Anonymous Moderator 18233

Stop fighting, please.

Anonymous 18236

>>18231
No. The "report me and see what happens". I'm getting the vibe you can't exactly take reports like a regular anon. Like you've got some edge over everyone else that you'll utilise for your own benefit. Hence, you do it for free. You know what that phrase means. Right?
>>18232
Bars are never a good place to meet people. You should bother with people you meet in day-to-day life. Just start talking to them. If you come to like them enough, you can try talking them into meeting together, and yes your bf is probably just using you for fooling around. That relationship is definitely not one of permanence, so it's best you don't get too attached or you'll be very hurt by his leave. You should never "put out" so easily. It leaves you very vulnerable, because if the right man gets what he wants, he'll leave as soon as he can't get it. The right one will never leave over that.

Anonymous 18237

>>18236
'report me and see what happens' means that if you suspect someone is a male, report them and let the moderators do their job instead of trying to discredit the person who disagrees with you like, 'you must be a boy because you care about evidence'
i'm trying to get this train back on track and you're not helping.

>>18236
you're right in that bars aren't great places to meet new people, but i honestly don't go out on a daily basis unless it's to the grocery store or to the gym. Grocery store doesn't feel like there's a good way to start a non-awkward conversation when people are just there to get their food and go home, and at the gym, I'm focused on exercising instead of socializing. I tend to assume that other people are like me and don't want to be bothered when they're working out. Even if I did, I don't see the same people there often enough to be able to form a rapport with them and decide whether to move it on to a real friendship.
re: boyfriend: tbh I have a feeling it's just that I have a very hard time trusting men in general. I was with a guy for two years and I thought that he was 'the right one'–I introduced him to my parents, he introduced me to his, we lived together, he respected it when I said I wasn't in the mood for sex–it turns out that he cheated on me for eight months before I found out, because I guess he figured that if I wouldn't give him sex whenever he wanted, he'd find someone else who would.
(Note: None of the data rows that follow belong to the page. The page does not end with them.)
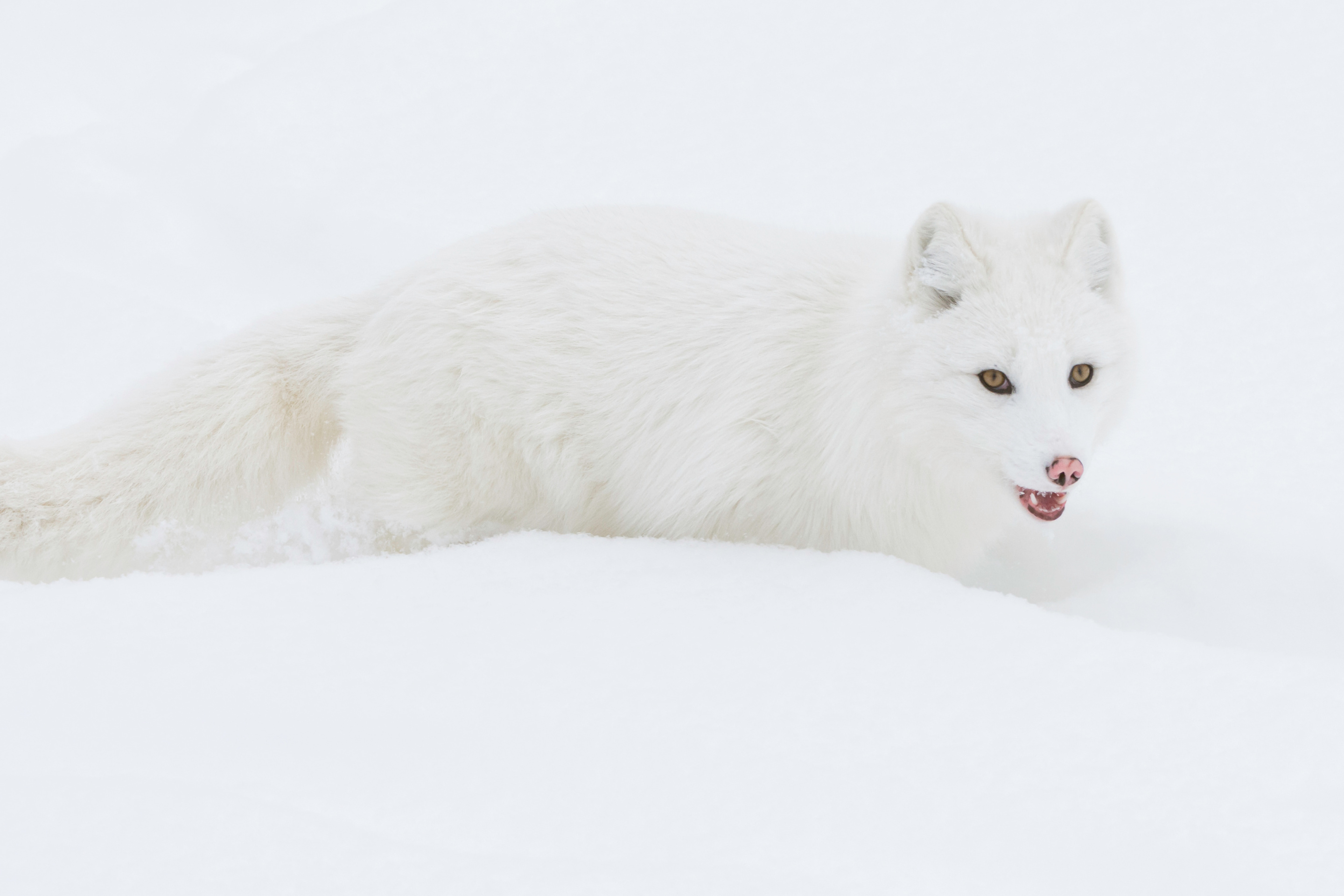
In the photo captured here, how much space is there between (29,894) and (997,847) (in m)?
1.31

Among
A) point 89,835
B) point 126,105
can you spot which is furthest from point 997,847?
point 126,105

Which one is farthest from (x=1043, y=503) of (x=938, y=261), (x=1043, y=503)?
(x=938, y=261)

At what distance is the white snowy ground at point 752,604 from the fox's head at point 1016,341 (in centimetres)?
36

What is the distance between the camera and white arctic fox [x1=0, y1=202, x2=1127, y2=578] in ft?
8.55

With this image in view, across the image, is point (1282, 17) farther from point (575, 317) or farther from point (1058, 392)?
point (575, 317)

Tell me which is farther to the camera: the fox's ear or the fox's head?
the fox's ear

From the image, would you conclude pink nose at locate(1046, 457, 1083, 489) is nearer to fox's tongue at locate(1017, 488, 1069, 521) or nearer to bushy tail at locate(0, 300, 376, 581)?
fox's tongue at locate(1017, 488, 1069, 521)

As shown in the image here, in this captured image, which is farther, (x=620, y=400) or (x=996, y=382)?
(x=620, y=400)

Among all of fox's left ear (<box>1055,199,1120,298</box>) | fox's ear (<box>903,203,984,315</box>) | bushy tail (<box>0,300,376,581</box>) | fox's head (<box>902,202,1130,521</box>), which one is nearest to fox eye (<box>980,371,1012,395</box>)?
fox's head (<box>902,202,1130,521</box>)

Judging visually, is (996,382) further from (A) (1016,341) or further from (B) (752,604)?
(B) (752,604)

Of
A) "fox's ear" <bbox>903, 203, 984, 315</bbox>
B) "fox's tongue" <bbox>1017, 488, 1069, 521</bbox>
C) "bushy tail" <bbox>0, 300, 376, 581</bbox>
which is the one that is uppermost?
"fox's ear" <bbox>903, 203, 984, 315</bbox>

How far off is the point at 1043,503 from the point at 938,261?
0.68 meters

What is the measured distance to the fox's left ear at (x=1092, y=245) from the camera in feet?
8.46

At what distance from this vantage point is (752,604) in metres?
2.29
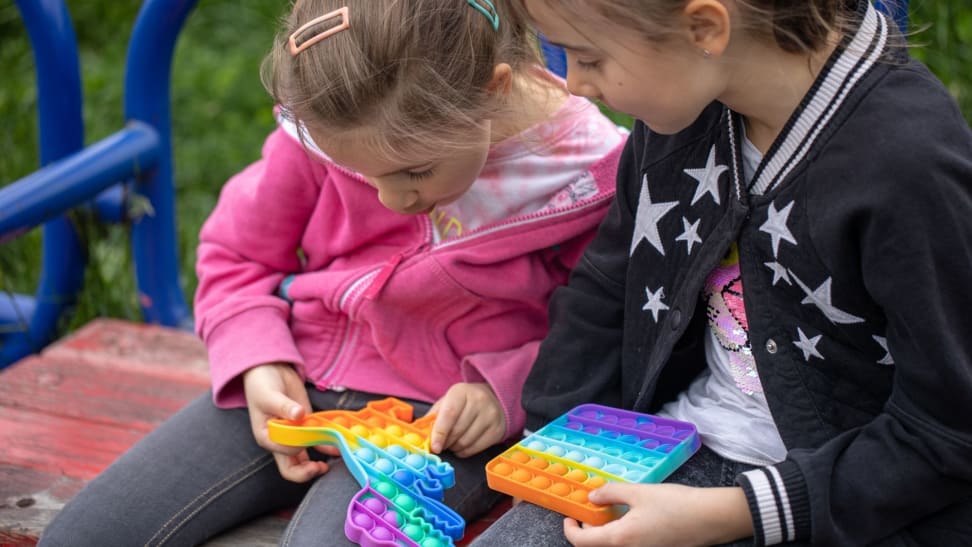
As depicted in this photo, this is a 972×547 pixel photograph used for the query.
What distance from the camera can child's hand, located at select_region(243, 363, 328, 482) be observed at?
138 centimetres

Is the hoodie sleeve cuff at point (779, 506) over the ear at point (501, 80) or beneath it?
beneath

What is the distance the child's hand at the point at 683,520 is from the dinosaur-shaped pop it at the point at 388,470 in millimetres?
233

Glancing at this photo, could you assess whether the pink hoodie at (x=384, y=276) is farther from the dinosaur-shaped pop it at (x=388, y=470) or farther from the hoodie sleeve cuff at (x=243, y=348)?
the dinosaur-shaped pop it at (x=388, y=470)

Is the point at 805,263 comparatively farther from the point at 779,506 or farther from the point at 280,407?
the point at 280,407

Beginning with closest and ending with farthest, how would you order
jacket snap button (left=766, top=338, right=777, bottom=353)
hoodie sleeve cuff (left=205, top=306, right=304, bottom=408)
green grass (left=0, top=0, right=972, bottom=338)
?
jacket snap button (left=766, top=338, right=777, bottom=353), hoodie sleeve cuff (left=205, top=306, right=304, bottom=408), green grass (left=0, top=0, right=972, bottom=338)

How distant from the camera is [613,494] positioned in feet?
3.47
So the real concern is that the way I worry about my current relationship is based on my own hang-ups and fears instead of being his fault. We've been dating for about 3-4 months and he's only recently started to tell me that he loves me, which was heart-warming to hear for the first time, so I don't want to give up completely just because our libidos aren't in sync and I'm overthinking this or being paranoid.

Anonymous 18238

>>18236
>>18237
Guys, take it to another thread. Stop derailing this one.